*Exercise aim*.
Rewrite the listing below, changing each "camera" to "viewer" and leaving every other word untouched.

========

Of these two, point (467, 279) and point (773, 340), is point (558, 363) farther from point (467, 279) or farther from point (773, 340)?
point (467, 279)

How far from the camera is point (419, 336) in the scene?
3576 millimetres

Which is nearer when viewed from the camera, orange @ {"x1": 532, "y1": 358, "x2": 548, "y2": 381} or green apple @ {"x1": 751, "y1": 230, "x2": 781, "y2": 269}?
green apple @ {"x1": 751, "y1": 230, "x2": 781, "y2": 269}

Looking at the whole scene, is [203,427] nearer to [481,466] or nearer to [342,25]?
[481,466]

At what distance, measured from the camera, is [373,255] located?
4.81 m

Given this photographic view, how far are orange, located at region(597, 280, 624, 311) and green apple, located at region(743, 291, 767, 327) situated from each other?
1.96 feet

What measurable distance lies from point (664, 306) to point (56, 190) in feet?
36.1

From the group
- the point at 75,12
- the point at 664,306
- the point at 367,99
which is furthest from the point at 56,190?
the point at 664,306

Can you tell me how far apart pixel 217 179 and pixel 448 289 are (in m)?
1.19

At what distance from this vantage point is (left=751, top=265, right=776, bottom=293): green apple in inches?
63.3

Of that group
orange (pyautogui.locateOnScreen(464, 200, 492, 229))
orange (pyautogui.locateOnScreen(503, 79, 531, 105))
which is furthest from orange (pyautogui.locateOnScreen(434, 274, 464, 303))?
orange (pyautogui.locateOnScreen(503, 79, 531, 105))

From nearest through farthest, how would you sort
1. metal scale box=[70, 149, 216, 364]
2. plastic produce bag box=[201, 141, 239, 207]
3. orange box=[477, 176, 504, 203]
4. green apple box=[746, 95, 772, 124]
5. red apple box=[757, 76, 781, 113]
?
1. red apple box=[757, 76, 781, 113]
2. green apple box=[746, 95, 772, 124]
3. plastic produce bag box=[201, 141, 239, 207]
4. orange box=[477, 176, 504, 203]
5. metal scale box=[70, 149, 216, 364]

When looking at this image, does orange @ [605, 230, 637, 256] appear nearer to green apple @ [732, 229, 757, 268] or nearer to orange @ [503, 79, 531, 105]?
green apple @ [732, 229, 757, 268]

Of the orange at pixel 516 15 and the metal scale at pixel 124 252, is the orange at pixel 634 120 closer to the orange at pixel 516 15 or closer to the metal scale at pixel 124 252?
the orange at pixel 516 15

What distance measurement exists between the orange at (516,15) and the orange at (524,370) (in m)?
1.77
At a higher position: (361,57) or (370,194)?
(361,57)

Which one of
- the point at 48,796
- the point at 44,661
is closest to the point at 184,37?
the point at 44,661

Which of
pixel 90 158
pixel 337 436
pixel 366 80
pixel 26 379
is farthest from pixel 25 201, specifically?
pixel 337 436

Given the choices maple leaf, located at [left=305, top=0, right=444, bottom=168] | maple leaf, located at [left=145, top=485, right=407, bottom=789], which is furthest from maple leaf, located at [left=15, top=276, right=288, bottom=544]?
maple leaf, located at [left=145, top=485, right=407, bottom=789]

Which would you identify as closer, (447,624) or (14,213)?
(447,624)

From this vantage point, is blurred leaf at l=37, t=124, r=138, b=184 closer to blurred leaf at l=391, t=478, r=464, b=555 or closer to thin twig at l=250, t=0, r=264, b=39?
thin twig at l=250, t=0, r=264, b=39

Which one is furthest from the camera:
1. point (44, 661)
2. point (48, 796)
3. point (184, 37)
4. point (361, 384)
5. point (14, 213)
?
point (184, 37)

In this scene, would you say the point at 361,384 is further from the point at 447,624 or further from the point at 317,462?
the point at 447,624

========

*Answer to this exercise*.
Of these two, point (467, 279) and point (773, 340), is point (558, 363) farther from point (467, 279) or farther from point (773, 340)?
point (467, 279)

How far from the viewer is point (419, 336) in the scene?
3576 millimetres

Which is nearer when viewed from the viewer, orange @ {"x1": 532, "y1": 358, "x2": 548, "y2": 381} or green apple @ {"x1": 751, "y1": 230, "x2": 781, "y2": 269}?
green apple @ {"x1": 751, "y1": 230, "x2": 781, "y2": 269}

Looking at the whole scene, is [203,427] nearer to [481,466] or nearer to [342,25]?
[481,466]

At what distance, measured from the viewer, is [373,255] located?
4.81 m

Given this photographic view, how far are orange, located at region(597, 280, 624, 311) and green apple, located at region(743, 291, 767, 327) situated from each other?
1.96 feet

What measurable distance lies from point (664, 306) to point (56, 190) in feet?
36.1

From the group
- the point at 75,12
- the point at 664,306
- the point at 367,99
which is furthest from the point at 56,190?
the point at 664,306

Can you tell me how far apart pixel 217 179 and pixel 448 289 are (in m)?
1.19

At what distance from this vantage point is (left=751, top=265, right=776, bottom=293): green apple in inches?
63.3

Of that group
orange (pyautogui.locateOnScreen(464, 200, 492, 229))
orange (pyautogui.locateOnScreen(503, 79, 531, 105))
which is furthest from orange (pyautogui.locateOnScreen(434, 274, 464, 303))?
orange (pyautogui.locateOnScreen(503, 79, 531, 105))

From nearest through farthest, how would you sort
1. metal scale box=[70, 149, 216, 364]
2. plastic produce bag box=[201, 141, 239, 207]
3. orange box=[477, 176, 504, 203]
4. green apple box=[746, 95, 772, 124]
5. red apple box=[757, 76, 781, 113]
?
1. red apple box=[757, 76, 781, 113]
2. green apple box=[746, 95, 772, 124]
3. plastic produce bag box=[201, 141, 239, 207]
4. orange box=[477, 176, 504, 203]
5. metal scale box=[70, 149, 216, 364]

When looking at this image, does orange @ [605, 230, 637, 256] appear nearer to green apple @ [732, 229, 757, 268] or nearer to orange @ [503, 79, 531, 105]?
green apple @ [732, 229, 757, 268]

Of the orange at pixel 516 15 and the metal scale at pixel 124 252, is the orange at pixel 634 120 closer to the orange at pixel 516 15 or closer to the metal scale at pixel 124 252?
the orange at pixel 516 15

What distance measurement exists between the orange at (516,15) and the orange at (524,370) (in m)?
1.77
At a higher position: (361,57) or (370,194)?
(361,57)

Which one of
- the point at 48,796
- the point at 44,661
is closest to the point at 184,37?
the point at 44,661

Which of
pixel 90 158
pixel 337 436
pixel 366 80
pixel 26 379
is farthest from pixel 25 201, specifically?
pixel 337 436

Given the choices maple leaf, located at [left=305, top=0, right=444, bottom=168] | maple leaf, located at [left=145, top=485, right=407, bottom=789], which is furthest from maple leaf, located at [left=15, top=276, right=288, bottom=544]?
maple leaf, located at [left=145, top=485, right=407, bottom=789]

Which would you identify as closer, (447,624) or (14,213)?
(447,624)

From this vantage point, is blurred leaf at l=37, t=124, r=138, b=184 closer to blurred leaf at l=391, t=478, r=464, b=555 or closer to thin twig at l=250, t=0, r=264, b=39?
thin twig at l=250, t=0, r=264, b=39

Which one is furthest from the viewer:
1. point (44, 661)
2. point (48, 796)
3. point (184, 37)
4. point (361, 384)
5. point (14, 213)
?
point (184, 37)

In this scene, would you say the point at 361,384 is further from the point at 447,624 or further from the point at 317,462?
the point at 447,624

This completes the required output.